Wong Wilbur C K, Chung Albert C S
Lo Kwee-Seong Medical Image Analysis Laboratory, Department of Computer Science and Engineering, The Hong Kong University of Science and Technology, Clear Water Bay, Hong Kong.
Med Image Anal. 2007 Dec;11(6):567-87. doi: 10.1016/j.media.2007.05.003. Epub 2007 Jun 2.
We propose a novel framework to segment vessels on their cross-sections. It starts with a probabilistic vessel axis tracing in a gray-scale three-dimensional angiogram, followed by vessel boundary delineation on cross-sections derived from the extracted axis. It promotes a more intuitive delineation of vessel boundaries which are mostly round on the cross-sections. The prior probability density function of the axis tracer's formulation permits seamless integration of user guidance to produce continuous traces through regions that contain furcations, diseased portions, kissing vessels (vessels in close proximity to each other) and thin vessels. The contour that outlines the vessel boundary in a 3-D space is determined as the minimum cost path on a weighted directed acyclic graph derived from each cross-section. The user can place anchor points to force the contour to pass through. The contours obtained are tiled to approximate the vessel boundary surface. Since we use stream surfaces generated w.r.t. the traced axis as cross-sections, non-intersecting adjacent cross-sections are guaranteed. Therefore, the tiling can be achieved by joining vertices of adjacent contours. The vessel boundary surface is then deformed under constrained movements on the cross-sections and is voxelized to produce the final vascular segmentation. Experimental results on synthetic and clinical data have shown that the vessel axes extracted by our tracer are continuous and less jittered as compared with the other two trace-based algorithms. Furthermore, the segmentation algorithm with cross-sections are robust to noise and can delineate vessel boundaries that have level of variability similar to those obtained manually.

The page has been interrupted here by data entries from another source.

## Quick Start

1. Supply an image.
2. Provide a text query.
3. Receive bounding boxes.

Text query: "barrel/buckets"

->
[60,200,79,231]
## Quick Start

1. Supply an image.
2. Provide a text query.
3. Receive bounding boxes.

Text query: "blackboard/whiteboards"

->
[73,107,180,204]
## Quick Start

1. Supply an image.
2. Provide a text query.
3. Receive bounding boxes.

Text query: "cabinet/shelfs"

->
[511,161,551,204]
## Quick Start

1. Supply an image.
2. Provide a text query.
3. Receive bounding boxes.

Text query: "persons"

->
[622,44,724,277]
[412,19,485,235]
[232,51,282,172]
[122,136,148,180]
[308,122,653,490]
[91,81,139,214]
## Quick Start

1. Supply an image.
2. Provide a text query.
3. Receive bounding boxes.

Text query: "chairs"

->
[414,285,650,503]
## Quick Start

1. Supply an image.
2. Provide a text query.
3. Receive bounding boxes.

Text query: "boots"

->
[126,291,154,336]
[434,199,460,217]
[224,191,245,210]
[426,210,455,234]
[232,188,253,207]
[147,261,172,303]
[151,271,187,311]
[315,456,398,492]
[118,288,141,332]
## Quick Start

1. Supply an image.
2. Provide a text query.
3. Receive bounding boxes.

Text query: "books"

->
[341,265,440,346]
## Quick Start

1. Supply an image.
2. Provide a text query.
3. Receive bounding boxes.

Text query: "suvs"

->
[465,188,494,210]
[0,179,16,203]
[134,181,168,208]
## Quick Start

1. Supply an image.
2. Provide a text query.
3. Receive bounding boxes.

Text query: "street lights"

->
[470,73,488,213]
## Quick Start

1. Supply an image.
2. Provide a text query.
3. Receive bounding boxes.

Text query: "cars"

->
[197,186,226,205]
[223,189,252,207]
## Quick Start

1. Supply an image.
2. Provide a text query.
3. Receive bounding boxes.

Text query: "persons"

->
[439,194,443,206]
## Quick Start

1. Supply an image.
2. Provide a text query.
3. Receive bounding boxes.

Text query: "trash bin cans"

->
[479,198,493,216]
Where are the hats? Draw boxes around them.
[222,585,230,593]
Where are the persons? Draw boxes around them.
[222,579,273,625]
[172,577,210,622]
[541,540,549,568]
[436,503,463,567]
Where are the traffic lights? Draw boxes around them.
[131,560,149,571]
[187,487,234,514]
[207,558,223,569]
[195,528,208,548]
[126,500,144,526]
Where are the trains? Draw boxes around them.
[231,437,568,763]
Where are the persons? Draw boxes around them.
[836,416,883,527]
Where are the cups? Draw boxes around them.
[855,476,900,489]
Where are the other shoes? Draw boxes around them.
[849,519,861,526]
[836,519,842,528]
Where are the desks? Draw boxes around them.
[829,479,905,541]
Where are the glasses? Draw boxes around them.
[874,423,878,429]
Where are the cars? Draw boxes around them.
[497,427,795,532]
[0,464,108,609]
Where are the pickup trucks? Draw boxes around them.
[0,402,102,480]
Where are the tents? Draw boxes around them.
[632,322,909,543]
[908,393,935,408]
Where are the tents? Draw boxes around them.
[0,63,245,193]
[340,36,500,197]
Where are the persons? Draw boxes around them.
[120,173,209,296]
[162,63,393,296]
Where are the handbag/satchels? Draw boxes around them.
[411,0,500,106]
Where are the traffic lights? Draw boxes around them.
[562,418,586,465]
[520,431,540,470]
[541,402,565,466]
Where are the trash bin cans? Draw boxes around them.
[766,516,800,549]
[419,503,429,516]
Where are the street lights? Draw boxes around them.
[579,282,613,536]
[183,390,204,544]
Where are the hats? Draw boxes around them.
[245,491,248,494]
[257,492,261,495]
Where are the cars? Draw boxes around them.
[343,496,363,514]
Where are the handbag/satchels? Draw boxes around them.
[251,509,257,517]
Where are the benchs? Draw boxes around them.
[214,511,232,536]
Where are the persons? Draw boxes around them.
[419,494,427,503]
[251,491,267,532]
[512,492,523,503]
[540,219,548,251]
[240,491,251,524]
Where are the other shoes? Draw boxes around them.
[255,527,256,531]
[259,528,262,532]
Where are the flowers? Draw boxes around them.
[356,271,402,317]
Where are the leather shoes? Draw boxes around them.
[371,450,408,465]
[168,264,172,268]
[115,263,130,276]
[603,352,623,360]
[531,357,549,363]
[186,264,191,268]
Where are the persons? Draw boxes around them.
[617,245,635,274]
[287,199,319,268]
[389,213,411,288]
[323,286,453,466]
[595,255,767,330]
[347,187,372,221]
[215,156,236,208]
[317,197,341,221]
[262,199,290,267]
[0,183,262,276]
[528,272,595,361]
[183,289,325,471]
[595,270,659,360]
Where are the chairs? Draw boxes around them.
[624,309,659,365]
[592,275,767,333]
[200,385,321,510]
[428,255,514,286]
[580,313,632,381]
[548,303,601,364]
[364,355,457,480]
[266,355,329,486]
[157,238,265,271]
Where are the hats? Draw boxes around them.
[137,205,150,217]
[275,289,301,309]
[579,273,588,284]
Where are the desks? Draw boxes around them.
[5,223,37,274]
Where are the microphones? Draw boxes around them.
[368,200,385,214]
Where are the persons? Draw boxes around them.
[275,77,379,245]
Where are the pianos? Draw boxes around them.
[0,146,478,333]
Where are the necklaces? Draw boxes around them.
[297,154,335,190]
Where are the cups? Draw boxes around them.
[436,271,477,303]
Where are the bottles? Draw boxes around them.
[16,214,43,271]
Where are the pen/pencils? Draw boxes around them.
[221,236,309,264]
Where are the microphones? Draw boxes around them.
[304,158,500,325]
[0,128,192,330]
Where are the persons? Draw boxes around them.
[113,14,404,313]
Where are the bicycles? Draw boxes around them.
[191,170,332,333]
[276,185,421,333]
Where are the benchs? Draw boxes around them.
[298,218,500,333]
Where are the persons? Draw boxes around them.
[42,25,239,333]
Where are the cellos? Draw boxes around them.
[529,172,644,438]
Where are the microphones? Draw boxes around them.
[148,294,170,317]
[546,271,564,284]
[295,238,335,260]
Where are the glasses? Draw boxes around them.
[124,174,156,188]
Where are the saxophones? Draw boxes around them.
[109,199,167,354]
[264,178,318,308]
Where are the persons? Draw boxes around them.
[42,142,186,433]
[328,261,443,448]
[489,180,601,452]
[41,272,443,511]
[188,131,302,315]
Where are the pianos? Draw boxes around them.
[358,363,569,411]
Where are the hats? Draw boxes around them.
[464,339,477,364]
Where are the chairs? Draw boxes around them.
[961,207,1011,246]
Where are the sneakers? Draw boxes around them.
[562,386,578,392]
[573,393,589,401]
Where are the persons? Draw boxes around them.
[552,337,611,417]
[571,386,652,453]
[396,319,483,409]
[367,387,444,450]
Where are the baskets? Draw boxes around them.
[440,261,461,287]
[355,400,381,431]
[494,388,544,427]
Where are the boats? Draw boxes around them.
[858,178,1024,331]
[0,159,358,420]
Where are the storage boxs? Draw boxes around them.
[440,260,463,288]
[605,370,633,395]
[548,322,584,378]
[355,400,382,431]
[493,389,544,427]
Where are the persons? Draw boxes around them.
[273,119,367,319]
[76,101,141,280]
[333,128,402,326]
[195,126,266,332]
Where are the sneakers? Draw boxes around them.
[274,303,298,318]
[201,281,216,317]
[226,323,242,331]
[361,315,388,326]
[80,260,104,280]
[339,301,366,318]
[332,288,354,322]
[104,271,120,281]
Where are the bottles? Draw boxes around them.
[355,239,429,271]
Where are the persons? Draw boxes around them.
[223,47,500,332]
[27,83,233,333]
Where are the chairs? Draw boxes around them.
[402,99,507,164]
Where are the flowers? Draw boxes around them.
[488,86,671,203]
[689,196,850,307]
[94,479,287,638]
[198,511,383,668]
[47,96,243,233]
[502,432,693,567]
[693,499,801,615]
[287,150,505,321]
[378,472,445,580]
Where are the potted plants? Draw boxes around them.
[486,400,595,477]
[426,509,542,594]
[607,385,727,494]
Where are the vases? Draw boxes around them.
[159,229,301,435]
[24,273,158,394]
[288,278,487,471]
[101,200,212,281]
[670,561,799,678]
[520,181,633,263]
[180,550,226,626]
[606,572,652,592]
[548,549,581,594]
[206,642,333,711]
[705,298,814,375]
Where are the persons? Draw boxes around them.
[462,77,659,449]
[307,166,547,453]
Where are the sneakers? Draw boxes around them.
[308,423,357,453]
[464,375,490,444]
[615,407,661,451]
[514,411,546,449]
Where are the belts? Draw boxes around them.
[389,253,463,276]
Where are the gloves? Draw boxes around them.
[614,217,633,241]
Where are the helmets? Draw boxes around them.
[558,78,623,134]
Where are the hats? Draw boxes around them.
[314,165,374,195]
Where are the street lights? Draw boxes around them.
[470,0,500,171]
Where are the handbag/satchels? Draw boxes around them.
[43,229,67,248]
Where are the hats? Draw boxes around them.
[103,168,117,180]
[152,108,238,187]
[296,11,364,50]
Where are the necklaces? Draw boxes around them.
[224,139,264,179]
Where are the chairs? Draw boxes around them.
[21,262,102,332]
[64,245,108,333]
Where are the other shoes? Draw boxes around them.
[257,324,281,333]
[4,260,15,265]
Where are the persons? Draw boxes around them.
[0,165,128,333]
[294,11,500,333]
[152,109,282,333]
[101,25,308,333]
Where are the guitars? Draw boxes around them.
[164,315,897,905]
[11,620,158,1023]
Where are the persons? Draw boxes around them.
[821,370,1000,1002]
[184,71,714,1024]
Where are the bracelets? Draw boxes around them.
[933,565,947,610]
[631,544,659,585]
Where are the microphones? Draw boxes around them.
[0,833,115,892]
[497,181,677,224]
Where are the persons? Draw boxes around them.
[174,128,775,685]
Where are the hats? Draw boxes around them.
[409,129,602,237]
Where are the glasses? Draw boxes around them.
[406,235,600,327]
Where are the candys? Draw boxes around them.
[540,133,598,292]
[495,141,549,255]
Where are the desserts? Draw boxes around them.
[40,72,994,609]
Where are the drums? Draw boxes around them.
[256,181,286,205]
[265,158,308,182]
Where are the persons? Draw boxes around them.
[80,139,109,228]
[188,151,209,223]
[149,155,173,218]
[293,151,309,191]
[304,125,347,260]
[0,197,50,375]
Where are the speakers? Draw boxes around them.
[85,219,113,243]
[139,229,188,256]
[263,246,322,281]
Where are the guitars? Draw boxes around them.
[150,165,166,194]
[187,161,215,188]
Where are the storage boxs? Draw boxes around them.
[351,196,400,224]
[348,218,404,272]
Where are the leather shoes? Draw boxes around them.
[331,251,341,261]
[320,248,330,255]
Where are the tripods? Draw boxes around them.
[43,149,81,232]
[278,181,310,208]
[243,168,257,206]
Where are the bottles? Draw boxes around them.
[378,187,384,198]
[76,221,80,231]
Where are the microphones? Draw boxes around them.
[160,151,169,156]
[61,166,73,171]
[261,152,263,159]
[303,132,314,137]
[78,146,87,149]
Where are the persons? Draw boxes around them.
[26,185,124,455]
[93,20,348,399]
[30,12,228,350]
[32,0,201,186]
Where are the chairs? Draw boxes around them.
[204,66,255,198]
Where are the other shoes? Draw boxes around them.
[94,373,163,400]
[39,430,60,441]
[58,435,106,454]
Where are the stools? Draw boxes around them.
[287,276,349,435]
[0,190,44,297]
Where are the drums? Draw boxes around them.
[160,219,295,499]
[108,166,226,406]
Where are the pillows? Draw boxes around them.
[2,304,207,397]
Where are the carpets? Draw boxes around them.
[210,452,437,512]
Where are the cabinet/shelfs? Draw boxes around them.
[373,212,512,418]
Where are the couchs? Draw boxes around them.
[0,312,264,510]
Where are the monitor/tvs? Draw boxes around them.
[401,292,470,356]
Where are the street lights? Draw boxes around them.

我们提出了一种用于在血管横截面进行分割的新型框架。它始于在灰度三维血管造影图中进行概率性血管轴线追踪,随后在从提取的轴线导出的横截面上进行血管边界描绘。它促进了对血管边界更直观的描绘,这些边界在横截面上大多是圆形的。轴线追踪器公式的先验概率密度函数允许无缝集成用户引导,以在包含分叉、病变部分、相邻血管(彼此靠近的血管)和细血管的区域产生连续的轨迹。在三维空间中勾勒血管边界的轮廓被确定为从每个横截面导出的加权有向无环图上的最小成本路径。用户可以放置锚点以迫使轮廓通过。获得的轮廓被平铺以近似血管边界表面。由于我们使用相对于追踪轴线生成的流面作为横截面,因此保证了相邻横截面不相交。因此,平铺可以通过连接相邻轮廓的顶点来实现。然后,血管边界表面在横截面上的约束运动下变形并体素化以产生最终的血管分割。在合成数据和临床数据上的实验结果表明,与其他两种基于追踪的算法相比,我们的追踪器提取的血管轴线是连续的且抖动较小。此外,具有横截面的分割算法对噪声具有鲁棒性,并且可以描绘出具有与手动获得的类似变化程度的血管边界。